Quand il prêche, il veut que tous ses fidèles, même les
plus humbles, entrent dans la louange des psaumes. Ses
commentaires sont une véritable catéchèse qui allume dans les
cœurs un « amour nouveau » des psaumes, comme le souhaitait
Paul VI, un amour du Christ et de l’Eglise. Or, aujourd’hui,
rares sont les prédications sur les psaumes… Elles
permettraient aux chrétiens de reconnaître en eux non
seulement la Parole de Dieu, mais aussi la réponse de leur
cœur et ainsi d’entrer dans un cœur à chœur avec Dieu. Peut
être que la liturgie des heures est cette grande catéchèse des
psaumes, puisque c’est l’échange, l’écho de voix entre l’époux et
l’épouse qui engendrent la louange.
Au fil de ses commentaires, Augustin édifie une école
dont il n’est pas le maître mais plutôt l’un des élèves. Cette
école est une « schola », au sens musical et liturgique du terme.

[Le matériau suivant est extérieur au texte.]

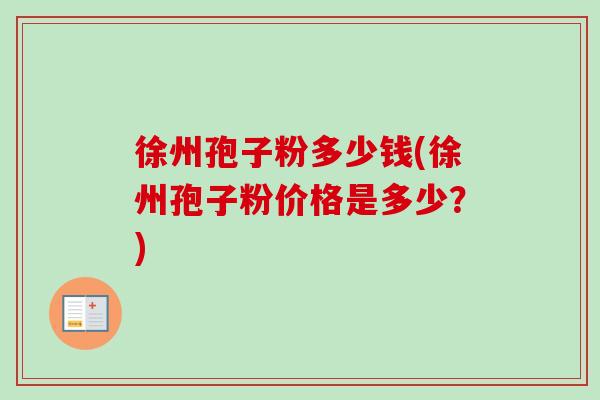 徐州孢子粉多少钱(徐州孢子粉价格是多少?)-第1张图片-卓越灵芝孢子粉 徐州孢子粉多少钱(徐州孢子粉价格是多少?)-第1张图片-卓越灵芝孢子粉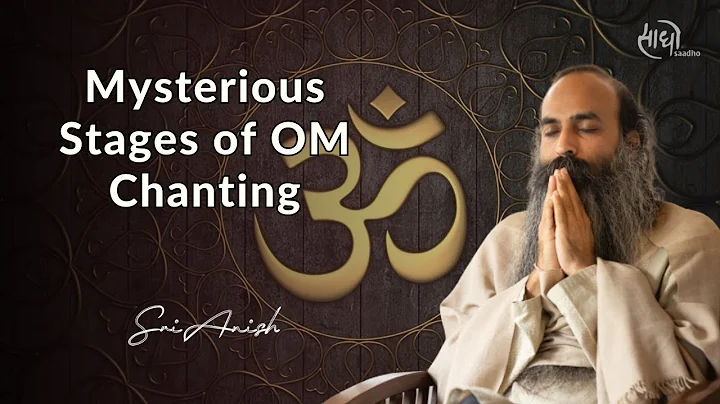 Mysterious Stages of OM Chanting | Real Power of Mantra Chanting | Gurudev Sri Anish | Saadho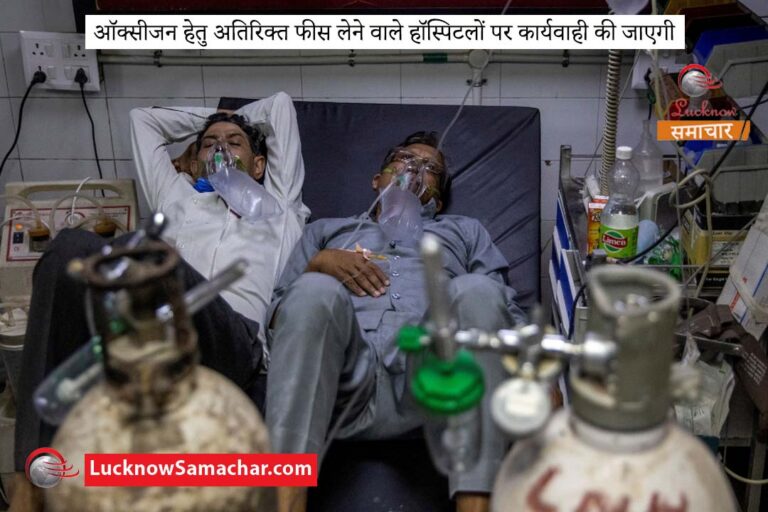 ऑक्सीजन हेतु अतिरिक्त फीस लेने वाले हॉस्पिटलों पर कार्यवाही की जाएगी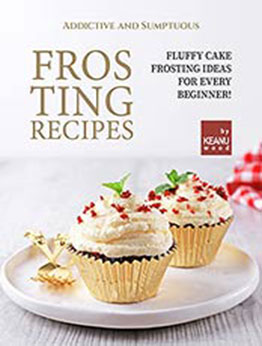 Addictive and Sumptuous Frosting Ideas: Fluffy Cake Frosting Ideas for a Beginner! by Keanu Wood [EPUB:B09FPTYD5P ]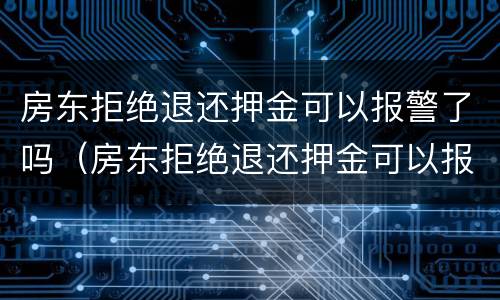 房东拒绝退还押金可以报警了吗（房东拒绝退还押金可以报警了吗怎么处理）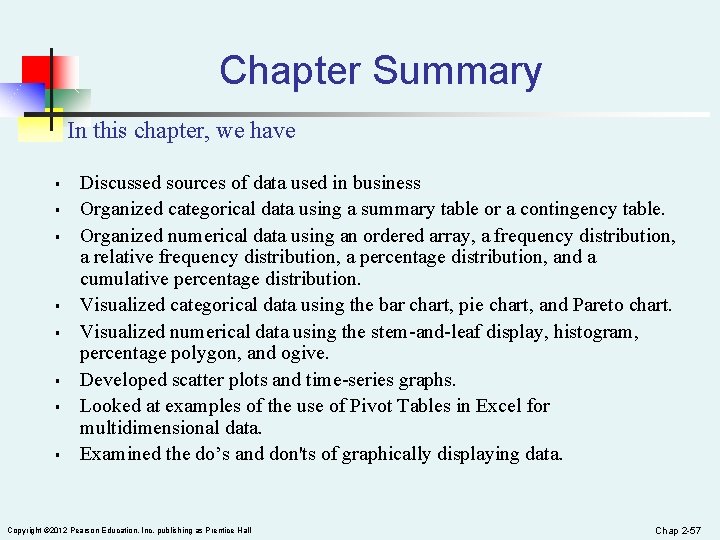 Chapter Summary In this chapter, we have § § § § Discussed sources of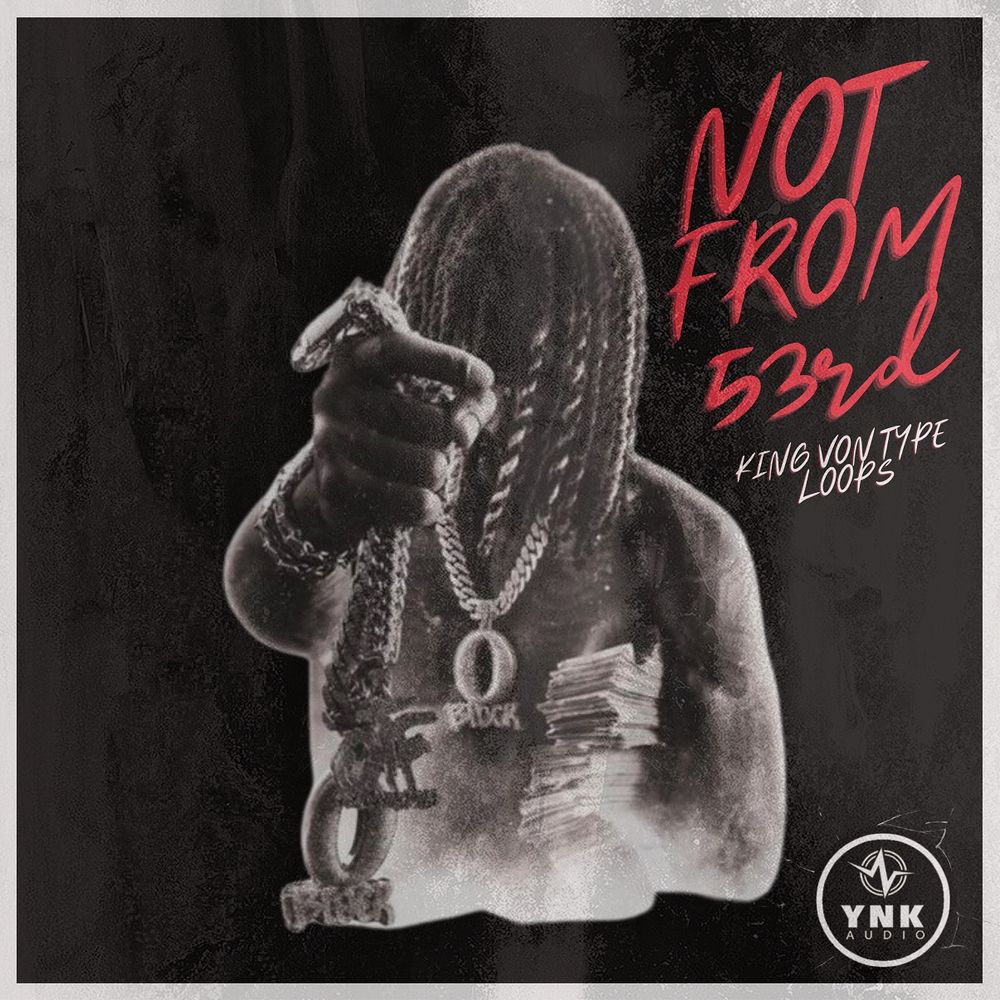 Pochette de Not From 53rd: King Von Style Loops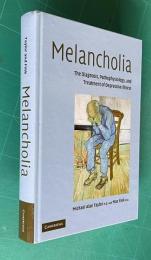 Melancholia: The Diagnosis, Pathophysiology and Treatment of Depressive Illess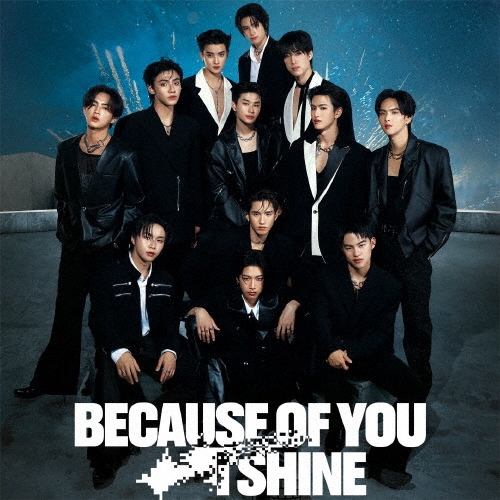 Because of you i shine [CD+トレーディングカードB]＜通常盤/初回プレス＞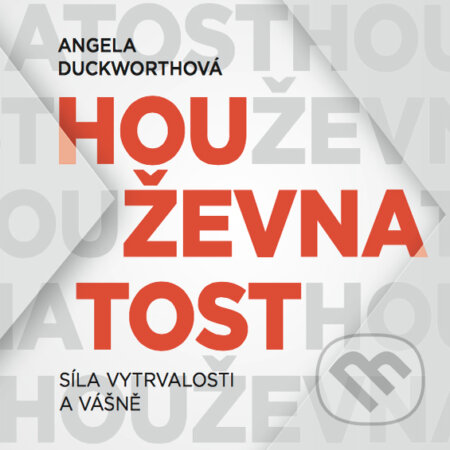 Houževnatost - Angela Duckworthová, Jan Melvil publishing, 2017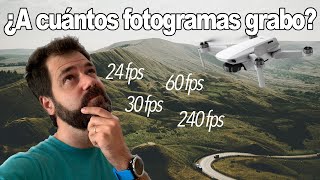 A CUANTOS FOTOGRAMAS grabo? 24, 30, 60 FPS! (CINEMÁTICO, STANDARD, ACCIÓN)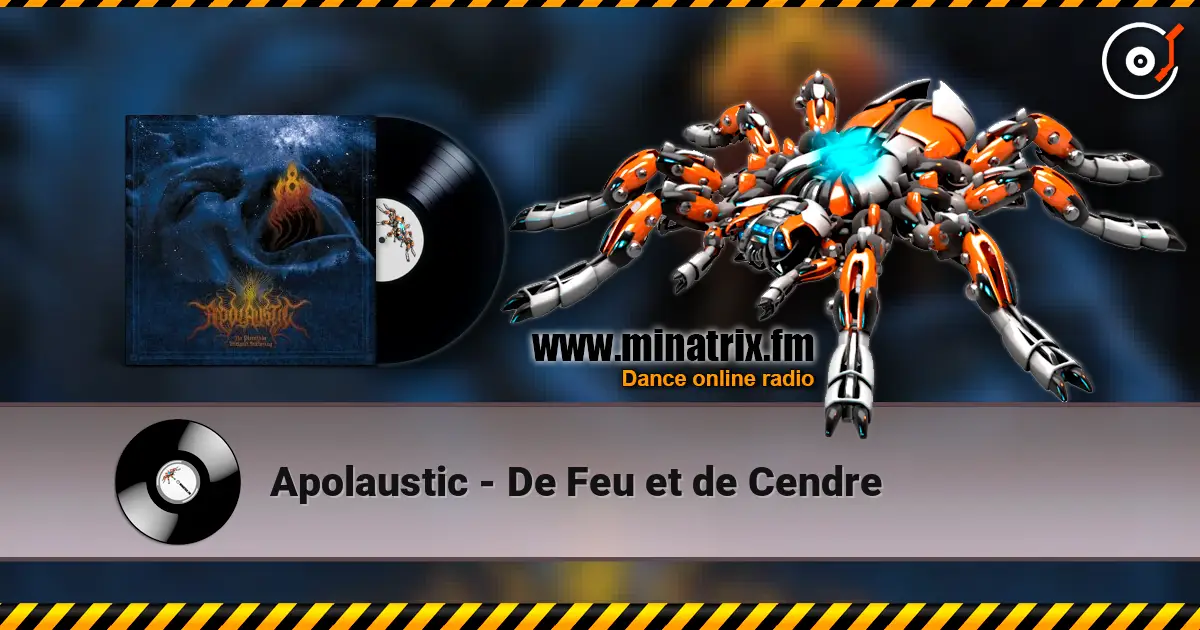 Apolaustic - De Feu et de Cendre 高品质在线收听 | Minatrix.FM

Le chœur des psaumes est l’Eglise, à la fois terrestre et céleste.
Le maître de chœur n’est autre que le Christ lui-même, le
maître du cœur de l’homme. Les psaumes deviennent une
partition dont le chant est une symphonie divine interprétée à
l’unisson par le cœur, la voix et la vie des hommes « Heureux
est l’homme » (Ps 1,1) qui prend le chemin des psaumes et qui
s’achemine de jour comme de nuit, dans la joie comme dans la
peine, dans le temps et pour l’éternité, à l’école du Christ dont
il est le maître pour « que tout être vivant chante louange au
Seigneur ! Alléluia ! » (Ps 150, 1).